Tag Archives: men and women

What happened to happy homes?

Men and women need each other. They complement each other. One has what the other lacks. That is the way it was in the beginning. Women respected men for their protection and hard labor, for bringing the food home. Men still fill these roles, for the most part. Men respected women for making the home a haven for him and her, and their children. The woman made the man’s job worth doing, and his life worth living. I think we lost our equality when we stepped outside of what we do best, and began to desire to fill the roles that men do best. Men stopped appreciating women because they were competing with them, and because their home lives became a wreck. Now there was no one to make life worth living anymore. Men can’t do it themselves because they aren’t very good at nurturing. Men resent women for jumping off the home-maker’s wagon because now the job isn’t getting done at all – at least not as well as it once was.

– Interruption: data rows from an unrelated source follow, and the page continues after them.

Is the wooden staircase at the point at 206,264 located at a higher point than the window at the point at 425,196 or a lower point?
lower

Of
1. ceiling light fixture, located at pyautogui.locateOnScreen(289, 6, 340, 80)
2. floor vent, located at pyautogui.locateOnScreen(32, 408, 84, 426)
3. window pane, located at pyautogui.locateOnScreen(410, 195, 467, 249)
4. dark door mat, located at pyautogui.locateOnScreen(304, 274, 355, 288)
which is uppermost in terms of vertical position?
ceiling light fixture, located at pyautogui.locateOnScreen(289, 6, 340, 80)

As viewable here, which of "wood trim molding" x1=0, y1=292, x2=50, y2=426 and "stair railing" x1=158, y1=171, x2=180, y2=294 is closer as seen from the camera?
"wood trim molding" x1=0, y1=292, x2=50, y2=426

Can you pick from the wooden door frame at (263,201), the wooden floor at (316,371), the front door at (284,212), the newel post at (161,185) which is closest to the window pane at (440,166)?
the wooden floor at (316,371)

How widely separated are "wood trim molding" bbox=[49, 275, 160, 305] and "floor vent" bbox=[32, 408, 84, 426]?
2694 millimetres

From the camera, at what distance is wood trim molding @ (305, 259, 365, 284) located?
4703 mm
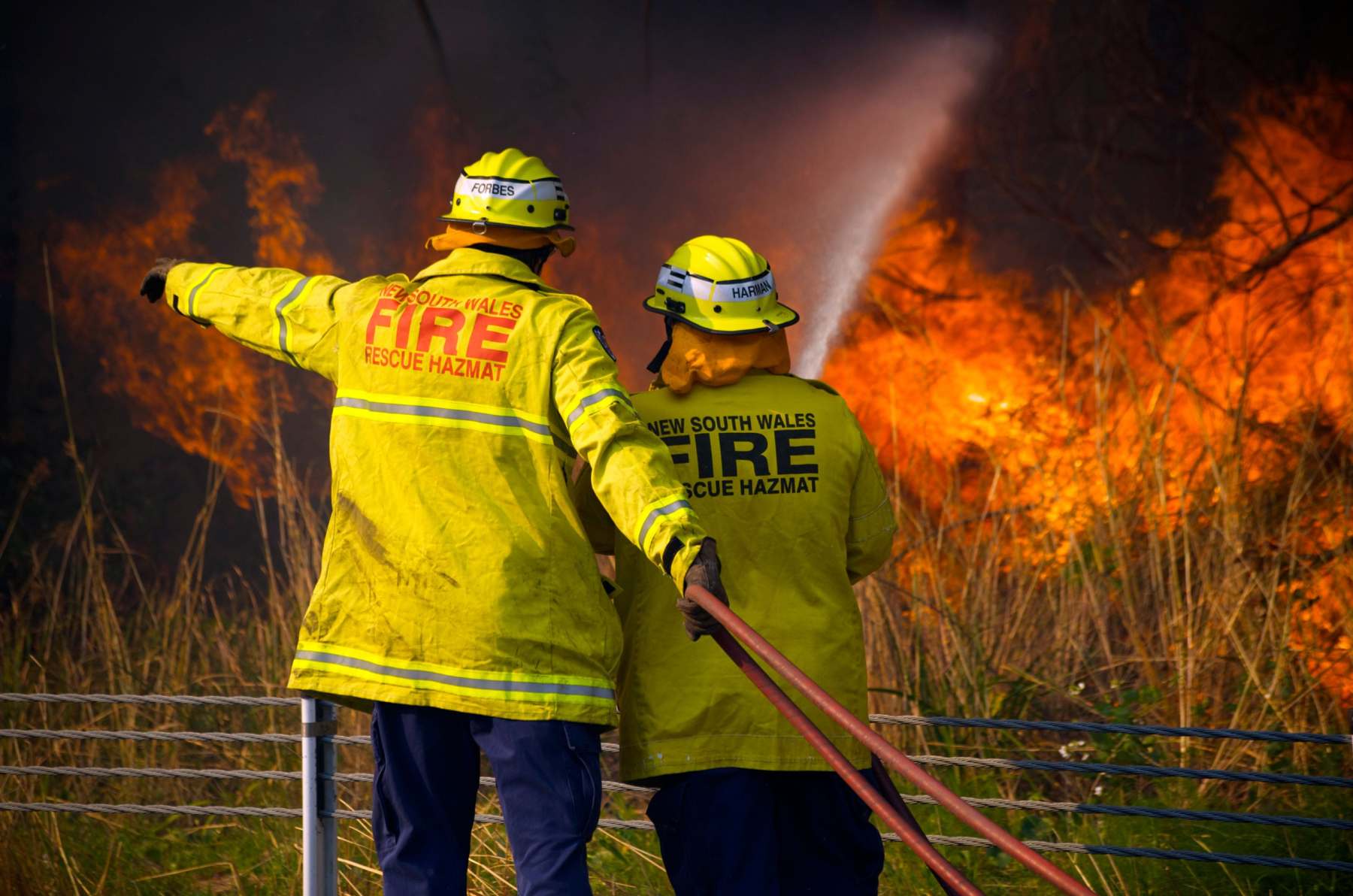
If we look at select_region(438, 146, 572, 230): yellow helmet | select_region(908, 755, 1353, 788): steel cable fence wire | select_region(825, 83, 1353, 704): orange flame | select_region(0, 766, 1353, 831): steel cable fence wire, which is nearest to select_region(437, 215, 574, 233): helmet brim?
select_region(438, 146, 572, 230): yellow helmet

Superwomen types try to do it all, but we shouldn’t ask so much of ourselves. It leads to burnout and resentment because women who stay that busy begin to believe that the men aren’t doing enough. Single people don’t struggle with these issues, because there’s nobody to resent. And I realize that there are probably many working couples out there who have their lives and schedules worked out well enough to live in harmony with each other. (But I don’t happen to personally know any of them.) But I do believe that, in general, families were happier and healthier 100 years ago, before society told us that everyone had to work so much. I know my opinion won’t be popular, but that’s just how I see things.